So I always thought that covariance could take any real number. However, in class today my professor gave us a problem where we were supposed to find the covariance, $q$
$$0 = q^2 – 2q – 3 = (q – 3)(q + 1)$$
$$q = 3 \text{ or } q = -1$$
He then said that we should reject the negative case since covariance always needs to be non-negative.
In this case, the covariance is a scalar.
I know that the covariance matrix needs to be positive, semi-definite and that the elements along the diagonal of that matrix needs to be non-negative(since they're variances).
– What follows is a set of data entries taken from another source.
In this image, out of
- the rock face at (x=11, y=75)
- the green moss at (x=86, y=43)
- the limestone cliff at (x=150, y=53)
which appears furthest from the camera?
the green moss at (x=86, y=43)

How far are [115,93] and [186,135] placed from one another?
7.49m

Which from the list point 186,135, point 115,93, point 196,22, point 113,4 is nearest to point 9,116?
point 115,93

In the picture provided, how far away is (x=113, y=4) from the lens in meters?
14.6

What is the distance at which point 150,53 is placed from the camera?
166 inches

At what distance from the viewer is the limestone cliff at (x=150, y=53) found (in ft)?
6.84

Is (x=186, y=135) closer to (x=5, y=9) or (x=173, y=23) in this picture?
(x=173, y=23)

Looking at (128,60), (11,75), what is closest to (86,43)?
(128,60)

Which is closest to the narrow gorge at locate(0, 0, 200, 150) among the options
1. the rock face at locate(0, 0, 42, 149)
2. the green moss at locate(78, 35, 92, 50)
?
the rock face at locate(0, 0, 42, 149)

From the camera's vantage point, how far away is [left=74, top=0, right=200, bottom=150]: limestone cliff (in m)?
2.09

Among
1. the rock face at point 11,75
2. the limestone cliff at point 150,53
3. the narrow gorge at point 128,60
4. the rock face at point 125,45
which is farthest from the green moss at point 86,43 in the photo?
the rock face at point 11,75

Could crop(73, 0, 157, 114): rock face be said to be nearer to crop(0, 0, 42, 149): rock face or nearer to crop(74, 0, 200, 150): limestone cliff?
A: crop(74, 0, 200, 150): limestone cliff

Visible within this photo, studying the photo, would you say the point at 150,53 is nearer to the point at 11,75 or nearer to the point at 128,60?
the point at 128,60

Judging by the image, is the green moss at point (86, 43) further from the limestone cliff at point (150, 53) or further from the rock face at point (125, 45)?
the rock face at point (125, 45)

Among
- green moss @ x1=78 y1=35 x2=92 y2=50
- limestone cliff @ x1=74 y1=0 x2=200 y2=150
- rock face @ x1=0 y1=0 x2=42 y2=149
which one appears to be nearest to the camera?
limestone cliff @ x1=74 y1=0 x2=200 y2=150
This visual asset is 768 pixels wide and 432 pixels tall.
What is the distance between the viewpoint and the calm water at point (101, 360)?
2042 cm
So, since we have a scalar covariance does that mean it necessarily needs to be non-negative?
Looking online, people mention that a negative covariance means that a greater value in one variable leads to lesser values in the other, so I'm guessing that covariance is allowed to be negative even in the scalar case?
Best Answer
Covariance $\mathrm{Cov}(X, Y)=E\left[(X-E[X])(Y-E[Y])\right]$ is clearly linear in $X$ and $Y$. Therefore, if $\mathrm{Var}[X]$ exists and is positive then
$$ \mathrm{Cov}(X, -X) = -\mathrm{Cov}(X, X) = -\mathrm{Var}[X] < 0. $$
However, the variance $\mathrm{Var}[X]=\mathrm{Cov}(X, X)$ cannot be negative.